TASK DESCRIPTION
Transcribe each line of the records below exactly, excluding any embedded images.

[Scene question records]
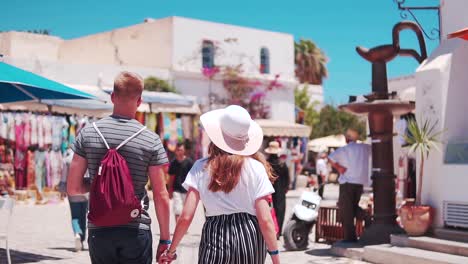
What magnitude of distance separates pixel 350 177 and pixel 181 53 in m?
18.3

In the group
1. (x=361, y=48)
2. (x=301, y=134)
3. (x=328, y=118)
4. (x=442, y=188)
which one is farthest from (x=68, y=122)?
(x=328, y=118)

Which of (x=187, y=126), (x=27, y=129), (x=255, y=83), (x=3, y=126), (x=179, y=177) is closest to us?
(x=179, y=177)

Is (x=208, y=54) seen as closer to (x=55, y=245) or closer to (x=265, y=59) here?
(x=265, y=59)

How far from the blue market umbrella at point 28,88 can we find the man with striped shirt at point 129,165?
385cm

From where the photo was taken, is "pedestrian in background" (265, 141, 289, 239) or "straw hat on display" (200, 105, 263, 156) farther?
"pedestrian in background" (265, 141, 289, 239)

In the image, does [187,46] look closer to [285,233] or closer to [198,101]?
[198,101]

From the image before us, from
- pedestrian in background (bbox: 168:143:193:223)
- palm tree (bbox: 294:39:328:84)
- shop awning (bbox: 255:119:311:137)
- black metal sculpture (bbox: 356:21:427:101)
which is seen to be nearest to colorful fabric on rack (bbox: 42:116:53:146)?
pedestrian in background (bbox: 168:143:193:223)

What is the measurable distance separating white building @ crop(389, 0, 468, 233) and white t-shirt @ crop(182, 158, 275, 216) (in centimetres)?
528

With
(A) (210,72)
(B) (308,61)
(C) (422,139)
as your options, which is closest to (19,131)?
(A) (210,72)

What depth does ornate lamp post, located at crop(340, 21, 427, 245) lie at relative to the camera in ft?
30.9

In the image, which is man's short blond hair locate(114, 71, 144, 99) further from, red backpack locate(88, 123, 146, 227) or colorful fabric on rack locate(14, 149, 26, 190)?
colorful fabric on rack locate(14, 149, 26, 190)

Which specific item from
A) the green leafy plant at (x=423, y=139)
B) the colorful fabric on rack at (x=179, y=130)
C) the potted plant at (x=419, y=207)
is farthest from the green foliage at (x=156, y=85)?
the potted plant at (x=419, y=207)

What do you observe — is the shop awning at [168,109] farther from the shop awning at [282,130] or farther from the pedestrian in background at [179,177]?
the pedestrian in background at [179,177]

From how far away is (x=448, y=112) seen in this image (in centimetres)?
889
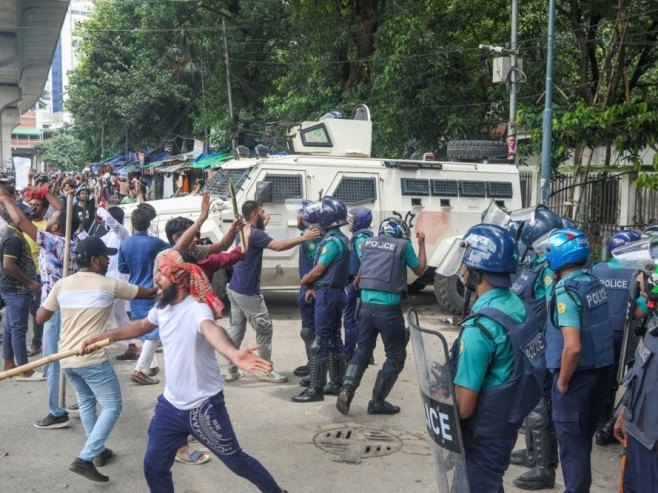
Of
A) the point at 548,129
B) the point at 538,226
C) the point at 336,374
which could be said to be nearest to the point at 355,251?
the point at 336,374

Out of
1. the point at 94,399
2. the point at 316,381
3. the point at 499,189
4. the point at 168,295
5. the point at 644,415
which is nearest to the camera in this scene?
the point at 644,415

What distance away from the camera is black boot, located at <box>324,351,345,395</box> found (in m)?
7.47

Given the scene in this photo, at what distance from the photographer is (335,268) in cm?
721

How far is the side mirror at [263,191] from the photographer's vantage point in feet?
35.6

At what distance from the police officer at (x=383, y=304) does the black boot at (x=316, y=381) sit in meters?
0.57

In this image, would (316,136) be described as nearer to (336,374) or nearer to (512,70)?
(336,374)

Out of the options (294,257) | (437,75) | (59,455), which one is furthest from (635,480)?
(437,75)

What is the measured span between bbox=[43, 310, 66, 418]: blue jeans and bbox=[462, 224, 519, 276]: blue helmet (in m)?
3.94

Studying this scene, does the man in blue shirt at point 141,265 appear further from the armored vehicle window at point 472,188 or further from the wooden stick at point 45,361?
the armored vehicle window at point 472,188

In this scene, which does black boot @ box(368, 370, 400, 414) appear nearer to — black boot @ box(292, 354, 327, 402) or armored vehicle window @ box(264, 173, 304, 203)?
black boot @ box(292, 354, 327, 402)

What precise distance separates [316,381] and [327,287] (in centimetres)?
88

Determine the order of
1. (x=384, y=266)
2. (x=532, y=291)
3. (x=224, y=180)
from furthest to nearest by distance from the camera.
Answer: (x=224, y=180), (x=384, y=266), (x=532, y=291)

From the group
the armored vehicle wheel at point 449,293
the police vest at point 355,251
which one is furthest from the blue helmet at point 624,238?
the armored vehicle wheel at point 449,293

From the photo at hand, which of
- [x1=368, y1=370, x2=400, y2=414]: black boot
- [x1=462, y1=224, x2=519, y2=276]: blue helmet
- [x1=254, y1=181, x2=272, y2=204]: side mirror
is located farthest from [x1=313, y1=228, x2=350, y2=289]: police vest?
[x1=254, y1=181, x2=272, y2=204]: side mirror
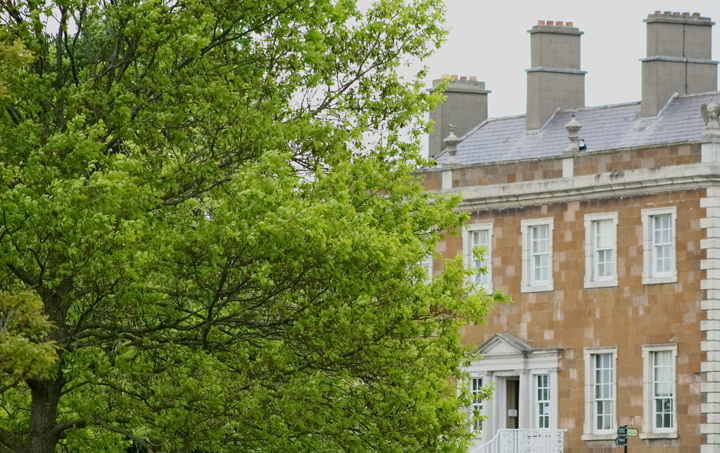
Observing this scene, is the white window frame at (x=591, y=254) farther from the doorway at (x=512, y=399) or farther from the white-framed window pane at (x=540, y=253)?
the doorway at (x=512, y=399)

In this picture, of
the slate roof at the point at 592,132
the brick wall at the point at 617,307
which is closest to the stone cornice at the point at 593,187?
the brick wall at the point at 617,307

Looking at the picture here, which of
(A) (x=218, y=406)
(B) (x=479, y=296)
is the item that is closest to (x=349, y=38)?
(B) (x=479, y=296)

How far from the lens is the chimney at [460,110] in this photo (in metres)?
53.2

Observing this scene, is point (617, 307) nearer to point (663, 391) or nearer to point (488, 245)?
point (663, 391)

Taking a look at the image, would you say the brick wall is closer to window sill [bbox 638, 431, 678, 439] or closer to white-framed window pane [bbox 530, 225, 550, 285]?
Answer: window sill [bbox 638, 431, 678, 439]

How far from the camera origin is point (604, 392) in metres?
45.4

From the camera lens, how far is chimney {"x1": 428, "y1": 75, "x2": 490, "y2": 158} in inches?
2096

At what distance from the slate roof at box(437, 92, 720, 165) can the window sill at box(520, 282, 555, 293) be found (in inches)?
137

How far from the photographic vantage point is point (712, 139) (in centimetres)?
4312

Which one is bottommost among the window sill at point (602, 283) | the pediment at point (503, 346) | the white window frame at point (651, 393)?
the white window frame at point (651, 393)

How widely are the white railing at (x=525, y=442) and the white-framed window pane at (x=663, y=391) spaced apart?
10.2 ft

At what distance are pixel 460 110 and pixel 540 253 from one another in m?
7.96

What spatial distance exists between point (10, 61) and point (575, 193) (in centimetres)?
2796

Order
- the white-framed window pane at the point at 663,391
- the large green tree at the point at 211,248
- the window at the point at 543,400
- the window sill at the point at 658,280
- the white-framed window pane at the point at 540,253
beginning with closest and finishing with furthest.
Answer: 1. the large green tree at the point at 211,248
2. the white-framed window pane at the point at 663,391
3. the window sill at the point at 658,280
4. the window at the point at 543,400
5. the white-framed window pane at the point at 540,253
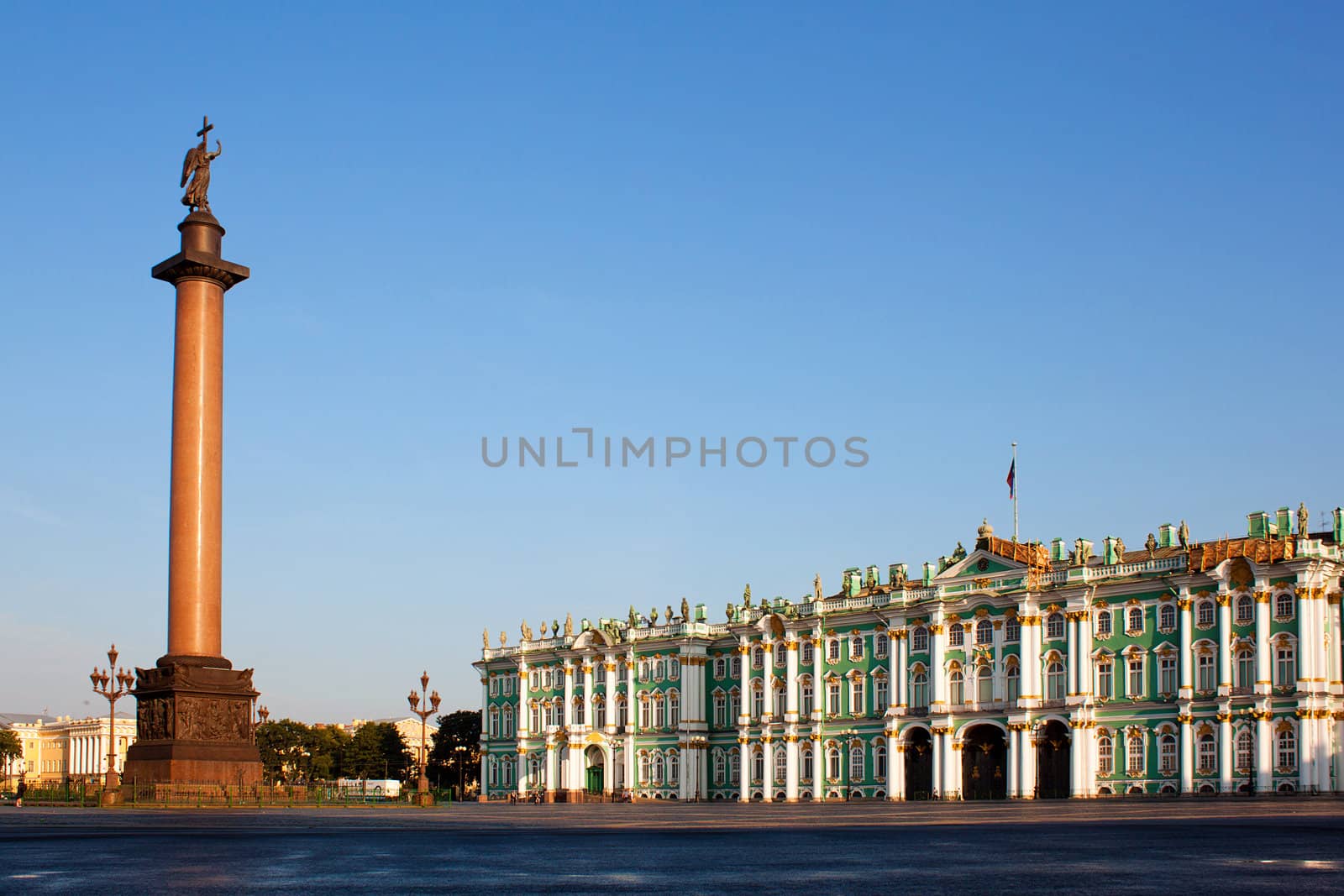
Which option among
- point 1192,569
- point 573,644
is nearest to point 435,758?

THE REPLY
What magnitude of distance separates pixel 350 177 and pixel 181 53 in m?
18.3

In the group
1. (x=361, y=48)
2. (x=301, y=134)
3. (x=328, y=118)
4. (x=442, y=188)
which one is farthest from (x=68, y=122)?
(x=328, y=118)

Which of (x=187, y=126), (x=27, y=129), (x=255, y=83), (x=3, y=126), (x=179, y=177) is closest to us?
(x=179, y=177)

Is (x=208, y=54) seen as closer to (x=55, y=245) or closer to (x=265, y=59) here?
(x=265, y=59)

How far from the blue market umbrella at point 28,88 can we find the man with striped shirt at point 129,165?
385cm

From where the photo was taken, is "pedestrian in background" (265, 141, 289, 239) or "straw hat on display" (200, 105, 263, 156) farther?
"pedestrian in background" (265, 141, 289, 239)

In the image, does [187,46] look closer to [285,233] or closer to [198,101]?
[198,101]

From the image before us, from
- pedestrian in background (bbox: 168:143:193:223)
- palm tree (bbox: 294:39:328:84)
- shop awning (bbox: 255:119:311:137)
- black metal sculpture (bbox: 356:21:427:101)
which is seen to be nearest to colorful fabric on rack (bbox: 42:116:53:146)?
pedestrian in background (bbox: 168:143:193:223)

What is the measurable distance separating white building @ crop(389, 0, 468, 233) and white t-shirt @ crop(182, 158, 275, 216) (in centimetres)?
528

With
(A) (210,72)
(B) (308,61)
(C) (422,139)
as your options, which is closest to (19,131)?
(A) (210,72)

What depth does ornate lamp post, located at crop(340, 21, 427, 245) lie at relative to the camera in ft?
30.9

In the image, which is man's short blond hair locate(114, 71, 144, 99) further from, red backpack locate(88, 123, 146, 227) or colorful fabric on rack locate(14, 149, 26, 190)?
colorful fabric on rack locate(14, 149, 26, 190)

Which specific item from
A) the green leafy plant at (x=423, y=139)
B) the colorful fabric on rack at (x=179, y=130)
C) the potted plant at (x=419, y=207)
is farthest from the green foliage at (x=156, y=85)?
the potted plant at (x=419, y=207)

What do you observe — is the shop awning at [168,109] farther from the shop awning at [282,130] or farther from the pedestrian in background at [179,177]?
the pedestrian in background at [179,177]

From how far away is (x=448, y=112) seen in this image (in centimetres)?
889
Of
A) the point at 548,129
B) the point at 538,226
C) the point at 336,374
which could be said to be nearest to the point at 355,251?
the point at 336,374

Out of
1. the point at 94,399
2. the point at 316,381
3. the point at 499,189
4. the point at 168,295
5. the point at 644,415
which is nearest to the camera in this scene?
the point at 644,415

What distance away from the camera is black boot, located at <box>324,351,345,395</box> found (in m)?
7.47

Given the scene in this photo, at what distance from the photographer is (335,268) in cm?
721

How far is the side mirror at [263,191] from the photographer's vantage point in feet?
35.6

At what distance from the police officer at (x=383, y=304) does the black boot at (x=316, y=381) sit in meters?
0.57

In this image, would (316,136) be described as nearer to (336,374) or nearer to (512,70)?
(336,374)

Out of the options (294,257) | (437,75) | (59,455), which one is furthest from (635,480)?
(437,75)

What is the measured span between bbox=[43, 310, 66, 418]: blue jeans and bbox=[462, 224, 519, 276]: blue helmet (in m)?
3.94

Studying this scene, does the man in blue shirt at point 141,265 appear further from the armored vehicle window at point 472,188 or further from the wooden stick at point 45,361?
the armored vehicle window at point 472,188

In this scene, which does black boot @ box(368, 370, 400, 414) appear nearer to — black boot @ box(292, 354, 327, 402) or armored vehicle window @ box(264, 173, 304, 203)?
black boot @ box(292, 354, 327, 402)

What precise distance separates [316,381] and [327,287] (in centimetres)?
88

Determine the order of
1. (x=384, y=266)
2. (x=532, y=291)
3. (x=224, y=180)
from furthest to nearest by distance from the camera.
Answer: (x=224, y=180), (x=384, y=266), (x=532, y=291)

From the group
the armored vehicle wheel at point 449,293
the police vest at point 355,251
which one is furthest from the blue helmet at point 624,238?
the armored vehicle wheel at point 449,293

From the photo at hand, which of
- [x1=368, y1=370, x2=400, y2=414]: black boot
- [x1=462, y1=224, x2=519, y2=276]: blue helmet
- [x1=254, y1=181, x2=272, y2=204]: side mirror
is located farthest from [x1=313, y1=228, x2=350, y2=289]: police vest?
[x1=254, y1=181, x2=272, y2=204]: side mirror
Observing this scene, is the white window frame at (x=591, y=254) farther from the doorway at (x=512, y=399) or farther from the white-framed window pane at (x=540, y=253)?
the doorway at (x=512, y=399)

In this picture, of
the slate roof at the point at 592,132
the brick wall at the point at 617,307
which is closest to the stone cornice at the point at 593,187?
the brick wall at the point at 617,307

Looking at the picture here, which of
(A) (x=218, y=406)
(B) (x=479, y=296)
is the item that is closest to (x=349, y=38)?
(B) (x=479, y=296)

How far from the lens is the chimney at [460,110] in this photo (in metres)?
53.2

Observing this scene, is point (617, 307) nearer to point (663, 391) or nearer to point (488, 245)?
point (663, 391)

Taking a look at the image, would you say the brick wall is closer to window sill [bbox 638, 431, 678, 439] or closer to white-framed window pane [bbox 530, 225, 550, 285]?
Answer: window sill [bbox 638, 431, 678, 439]

How far from the camera origin is point (604, 392) in metres?
45.4

From the camera lens, how far is chimney {"x1": 428, "y1": 75, "x2": 490, "y2": 158} in inches?
2096

At what distance from the slate roof at box(437, 92, 720, 165) can the window sill at box(520, 282, 555, 293) be found (in inches)?
137

How far from the photographic vantage point is point (712, 139) (in centimetres)?
4312

Which one is bottommost among the window sill at point (602, 283) | the pediment at point (503, 346) | the white window frame at point (651, 393)?
the white window frame at point (651, 393)

How widely are the white railing at (x=525, y=442) and the white-framed window pane at (x=663, y=391) spaced apart?
10.2 ft

At what distance are pixel 460 110 and pixel 540 253 from one another in m?
7.96

What spatial distance exists between point (10, 61) and point (575, 193) (in centimetres)?
2796

Order
- the white-framed window pane at the point at 663,391
- the large green tree at the point at 211,248
- the window at the point at 543,400
- the window sill at the point at 658,280
- the white-framed window pane at the point at 540,253
beginning with closest and finishing with furthest.
Answer: 1. the large green tree at the point at 211,248
2. the white-framed window pane at the point at 663,391
3. the window sill at the point at 658,280
4. the window at the point at 543,400
5. the white-framed window pane at the point at 540,253
Which option among
- point 1192,569
- point 573,644
is nearest to point 435,758?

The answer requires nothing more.